Fitbit’s Wristbands Cause Nickel Dermatitis: Just Like The Euro
THIS amused me: the new wristbands containing all sorts of lovely electronic gizmos to aid in monitoring your health actually make you ill. Fitbit, the company that makes them, apparently forgot about how you’ve got to be careful of the nickel content of something that you’re going to put onto a human being who then starts sweating:
Fitbit, a maker of wristbands that track physical fitness, says it is “helping people lead healthier, more active lives.” But complaints continue to mount from users who say Fitbit’s newest product, the Force band, is causing blisters, rashes and itchy dry patches on their wrists.
User forums on Fitbit.com, the website of the San Francisco company that also makes other wearable devices, include hundreds of comments about skin problems from wearers of the $129 Force.
One woman said she developed a burn-like red patch on her wrist that required medical treatment after wearing the wristband for seven weeks. She said Fitbit offered her a financial settlement, which she declined.

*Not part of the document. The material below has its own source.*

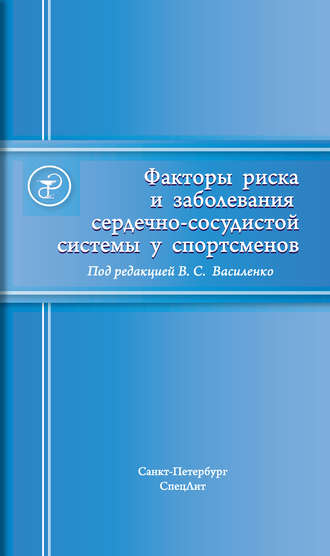 Факторы риска и заболевания сердечно-сосудистой системы у спортсменов

Под редакцией В. С. Василенко

Санкт-Петербург
СпецЛит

The basic problem is well known: so well known in the industry that it’s something of a surprise that the company has let itself get caught out this way.
Some 20-30% of the population are sensitive (ie, allergic, but not very much) to nickel. And usually, if you want to make something out of iron but you want it to last, then you make it out of steel. And one way to make good looking shiny shiny steel is to make nickel steel.
But! Obviously, you don’t really want to do that with something that people are going to wear next to their skin for long periods of time. So, instead, you make your watchesn’stuff out of different alloy formulations, perhaps chrome steel.
Just a pity Fitbit didn’t think of this earlier really.
However, this isn’t as bad as what our dear and beloved European Union did to us with the euro:
Euros break the European Union’s own rules. The currency, adopted by most of Europe at the beginning of this year, can release up to 320 times the amount of nickel that European Union (EU) regulations say triggers skin reactions in people allergic to the metal.
This is one of the highest rates of nickel release ever measured for any coins. Frank Nestle of the University of Zurich in Switzerland and colleagues have now worked out why – and it’s not just that the new coins contain too much nickel.
In a sweaty palm, each coin is like a tiny battery, Nestle’s team shows. When sweat gets between the two different alloys of the central pill and outer ring of 1- and 2-euro pieces, metal ions flow between them. This makes the coins corrode, releasing nickel ions, which can set off itching and redness in up to 30% of the population.
Yep, they’re actively trying to poison us all with their new coins.